On ne sait effectivement pas ce qui se joue derrière ce qui est filmé et les images peuvent sembler à la fois tout-à-fait banales, ou au contraire inquiétantes. Le récit permanent des intervenants qui «décryptent» les images nous empêche en réalité de nous concentrer sur notre propre interprétation.

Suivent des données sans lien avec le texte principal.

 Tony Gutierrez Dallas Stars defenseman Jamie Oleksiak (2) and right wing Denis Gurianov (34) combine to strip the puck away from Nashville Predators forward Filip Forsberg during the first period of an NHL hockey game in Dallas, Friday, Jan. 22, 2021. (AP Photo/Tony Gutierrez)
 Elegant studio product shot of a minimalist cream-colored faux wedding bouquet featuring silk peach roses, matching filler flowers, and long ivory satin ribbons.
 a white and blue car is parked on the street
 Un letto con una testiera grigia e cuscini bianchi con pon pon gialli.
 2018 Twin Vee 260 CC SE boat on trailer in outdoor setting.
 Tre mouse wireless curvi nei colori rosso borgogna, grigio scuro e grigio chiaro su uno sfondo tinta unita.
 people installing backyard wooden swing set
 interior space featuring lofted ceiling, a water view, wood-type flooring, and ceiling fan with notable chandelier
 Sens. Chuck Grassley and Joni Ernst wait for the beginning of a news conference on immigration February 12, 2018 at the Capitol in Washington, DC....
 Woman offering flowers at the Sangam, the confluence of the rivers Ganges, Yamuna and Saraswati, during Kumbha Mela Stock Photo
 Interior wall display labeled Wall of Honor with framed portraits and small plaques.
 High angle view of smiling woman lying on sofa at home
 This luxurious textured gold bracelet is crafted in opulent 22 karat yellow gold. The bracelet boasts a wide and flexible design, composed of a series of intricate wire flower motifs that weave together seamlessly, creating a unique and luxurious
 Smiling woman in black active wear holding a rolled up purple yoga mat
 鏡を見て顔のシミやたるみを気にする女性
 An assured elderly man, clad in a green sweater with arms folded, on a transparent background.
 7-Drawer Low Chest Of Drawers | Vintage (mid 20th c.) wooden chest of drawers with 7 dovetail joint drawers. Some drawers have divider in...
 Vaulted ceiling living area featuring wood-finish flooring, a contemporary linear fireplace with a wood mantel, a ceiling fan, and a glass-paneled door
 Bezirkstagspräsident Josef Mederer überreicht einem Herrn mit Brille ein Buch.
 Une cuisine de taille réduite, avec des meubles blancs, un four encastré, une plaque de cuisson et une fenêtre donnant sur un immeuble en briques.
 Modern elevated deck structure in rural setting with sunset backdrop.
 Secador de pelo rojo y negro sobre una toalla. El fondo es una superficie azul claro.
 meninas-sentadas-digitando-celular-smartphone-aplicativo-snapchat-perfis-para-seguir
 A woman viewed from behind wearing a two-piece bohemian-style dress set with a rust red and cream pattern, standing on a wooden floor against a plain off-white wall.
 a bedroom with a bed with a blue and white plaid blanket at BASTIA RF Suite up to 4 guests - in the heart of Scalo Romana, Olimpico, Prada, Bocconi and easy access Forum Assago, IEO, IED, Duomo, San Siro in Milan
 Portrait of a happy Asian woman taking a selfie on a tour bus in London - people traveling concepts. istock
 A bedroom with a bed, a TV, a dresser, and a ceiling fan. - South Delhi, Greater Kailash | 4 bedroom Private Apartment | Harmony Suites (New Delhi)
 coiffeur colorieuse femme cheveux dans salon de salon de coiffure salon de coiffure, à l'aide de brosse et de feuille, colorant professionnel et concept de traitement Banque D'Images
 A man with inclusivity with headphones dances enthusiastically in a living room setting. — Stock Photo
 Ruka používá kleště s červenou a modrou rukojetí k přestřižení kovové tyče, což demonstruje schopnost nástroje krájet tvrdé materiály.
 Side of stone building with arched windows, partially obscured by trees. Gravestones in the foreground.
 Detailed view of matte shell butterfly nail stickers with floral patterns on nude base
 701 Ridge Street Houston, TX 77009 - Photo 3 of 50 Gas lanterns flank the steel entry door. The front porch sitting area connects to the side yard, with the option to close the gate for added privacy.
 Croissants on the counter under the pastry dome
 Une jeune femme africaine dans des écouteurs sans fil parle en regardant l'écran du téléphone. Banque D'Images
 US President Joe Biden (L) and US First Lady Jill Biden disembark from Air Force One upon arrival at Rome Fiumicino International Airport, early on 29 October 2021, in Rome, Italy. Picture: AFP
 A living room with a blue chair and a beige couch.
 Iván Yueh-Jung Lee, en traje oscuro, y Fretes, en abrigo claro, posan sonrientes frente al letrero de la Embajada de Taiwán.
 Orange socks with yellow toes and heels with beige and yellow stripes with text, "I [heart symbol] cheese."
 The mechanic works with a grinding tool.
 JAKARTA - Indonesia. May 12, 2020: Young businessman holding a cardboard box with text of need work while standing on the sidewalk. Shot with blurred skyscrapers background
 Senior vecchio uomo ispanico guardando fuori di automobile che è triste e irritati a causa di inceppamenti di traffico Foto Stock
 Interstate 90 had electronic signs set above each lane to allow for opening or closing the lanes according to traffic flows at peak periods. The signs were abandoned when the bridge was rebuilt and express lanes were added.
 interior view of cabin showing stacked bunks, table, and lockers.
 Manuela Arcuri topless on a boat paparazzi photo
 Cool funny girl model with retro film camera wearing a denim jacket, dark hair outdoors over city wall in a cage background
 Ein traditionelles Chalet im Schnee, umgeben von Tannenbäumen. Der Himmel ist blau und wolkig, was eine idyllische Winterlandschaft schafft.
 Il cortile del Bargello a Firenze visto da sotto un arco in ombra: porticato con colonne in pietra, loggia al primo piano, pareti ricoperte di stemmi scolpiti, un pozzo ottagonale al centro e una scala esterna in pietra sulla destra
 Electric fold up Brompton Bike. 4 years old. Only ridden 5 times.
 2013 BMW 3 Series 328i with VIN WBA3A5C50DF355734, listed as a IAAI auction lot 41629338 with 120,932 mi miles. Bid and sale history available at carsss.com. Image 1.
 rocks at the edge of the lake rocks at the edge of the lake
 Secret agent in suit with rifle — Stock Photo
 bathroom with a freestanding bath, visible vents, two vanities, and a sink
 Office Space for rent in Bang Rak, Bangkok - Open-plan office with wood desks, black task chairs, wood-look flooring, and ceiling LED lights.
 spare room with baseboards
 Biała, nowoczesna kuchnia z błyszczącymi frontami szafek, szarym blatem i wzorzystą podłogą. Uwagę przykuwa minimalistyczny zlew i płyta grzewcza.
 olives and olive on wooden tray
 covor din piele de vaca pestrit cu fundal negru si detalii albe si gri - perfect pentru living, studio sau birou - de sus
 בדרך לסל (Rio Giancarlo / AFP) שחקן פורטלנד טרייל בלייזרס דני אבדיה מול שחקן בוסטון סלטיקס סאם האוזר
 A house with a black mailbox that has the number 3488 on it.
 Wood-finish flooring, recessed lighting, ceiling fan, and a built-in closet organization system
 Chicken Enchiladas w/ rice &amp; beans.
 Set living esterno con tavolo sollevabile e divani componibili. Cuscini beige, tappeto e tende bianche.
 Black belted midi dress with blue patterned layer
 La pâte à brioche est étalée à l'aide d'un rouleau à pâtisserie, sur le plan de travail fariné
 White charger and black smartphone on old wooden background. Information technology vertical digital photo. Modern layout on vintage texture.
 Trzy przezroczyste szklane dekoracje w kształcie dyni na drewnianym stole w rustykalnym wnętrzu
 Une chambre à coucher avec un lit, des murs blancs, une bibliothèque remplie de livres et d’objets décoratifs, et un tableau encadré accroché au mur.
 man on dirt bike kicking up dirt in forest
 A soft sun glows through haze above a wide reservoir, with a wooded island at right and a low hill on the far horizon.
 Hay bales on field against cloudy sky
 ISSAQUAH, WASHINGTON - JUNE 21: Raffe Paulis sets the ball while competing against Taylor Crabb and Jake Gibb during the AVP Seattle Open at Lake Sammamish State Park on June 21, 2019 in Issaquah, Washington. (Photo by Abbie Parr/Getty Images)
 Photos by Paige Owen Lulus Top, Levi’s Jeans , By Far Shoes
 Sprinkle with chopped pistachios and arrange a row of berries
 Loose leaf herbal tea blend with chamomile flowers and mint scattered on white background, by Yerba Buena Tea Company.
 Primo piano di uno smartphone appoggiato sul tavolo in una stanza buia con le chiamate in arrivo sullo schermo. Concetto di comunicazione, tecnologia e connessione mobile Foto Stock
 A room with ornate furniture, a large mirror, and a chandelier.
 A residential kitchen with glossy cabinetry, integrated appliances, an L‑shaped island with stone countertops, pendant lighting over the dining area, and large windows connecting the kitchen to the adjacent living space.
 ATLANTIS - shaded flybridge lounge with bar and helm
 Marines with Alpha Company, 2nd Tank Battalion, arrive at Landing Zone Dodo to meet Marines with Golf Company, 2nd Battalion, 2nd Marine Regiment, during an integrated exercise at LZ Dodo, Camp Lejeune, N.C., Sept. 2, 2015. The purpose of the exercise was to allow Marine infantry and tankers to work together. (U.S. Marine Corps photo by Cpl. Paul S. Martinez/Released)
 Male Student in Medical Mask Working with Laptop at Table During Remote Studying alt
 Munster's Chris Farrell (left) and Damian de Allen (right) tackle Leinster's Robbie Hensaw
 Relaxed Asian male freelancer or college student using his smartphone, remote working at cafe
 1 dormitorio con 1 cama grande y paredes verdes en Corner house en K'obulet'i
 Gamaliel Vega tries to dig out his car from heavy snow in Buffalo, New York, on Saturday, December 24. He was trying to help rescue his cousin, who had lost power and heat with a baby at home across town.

LE BIEN / LE MAL / LE DISCOURS
Les deux vidéos pourraient présenter une opposition entre le « bien » et « mal », l'une décrivant un pseudo idéal de vie à la sauce techno-hygiéniste, l'autre nous renvoyant au contraire aux malaises des mégalopoles, à l'insécurité, à la surveillance et la suspicion généralisée. Mais ce serait bien trop réducteur d'en rester là. Les deux œuvres se répondent, s'assemblent ou s'augmentent en réalité grâce à l'ensemble du dispositif qui s'étend à tout l'espace d'exposition, ajoutant de nouvelles couches de sens. Les structures qui « supportent » les vidéos se prolongent en effet dans l'espace et servent d'armature à la présentation d'une multitude d'images découpées, d'objets, de photos, qui démultiplient les projections pour les transformer en volume et qui nous confortent dans l'idée d'une exposition comme imbriquée dans ellemême, un peu comme dans La Maison des feuilles, le célèbre roman de Mark Z. Danielewski,
Il s'agit donc bien d'un environnement, et il nous oblige à relire conjointement les deux vidéos qui dualisent l'espace. L'expérience devient presque paranoïaque.
On découvrira alors, dans ce va-et-vient constant entre images animées, fragments de discours, objets détournés, recomposés, images prélevées ou mini-sculptures, une puissante veine surréaliste, telle qu'on peut la concevoir aujourd'hui : c'est sur l'impossibilité même de tout discours et de tout jugement que Neil Beloufa prolonge sa singulière recherche artistique, dans une forme d'écriture automatique actualisée où tous les supports s’énoncent, se dénoncent et d'une certaine manière se disqualifient. A côté de son habituelle habileté à fabriquer des films, ce dompteur d'image continue de parcourir le monde, pour le siphonner.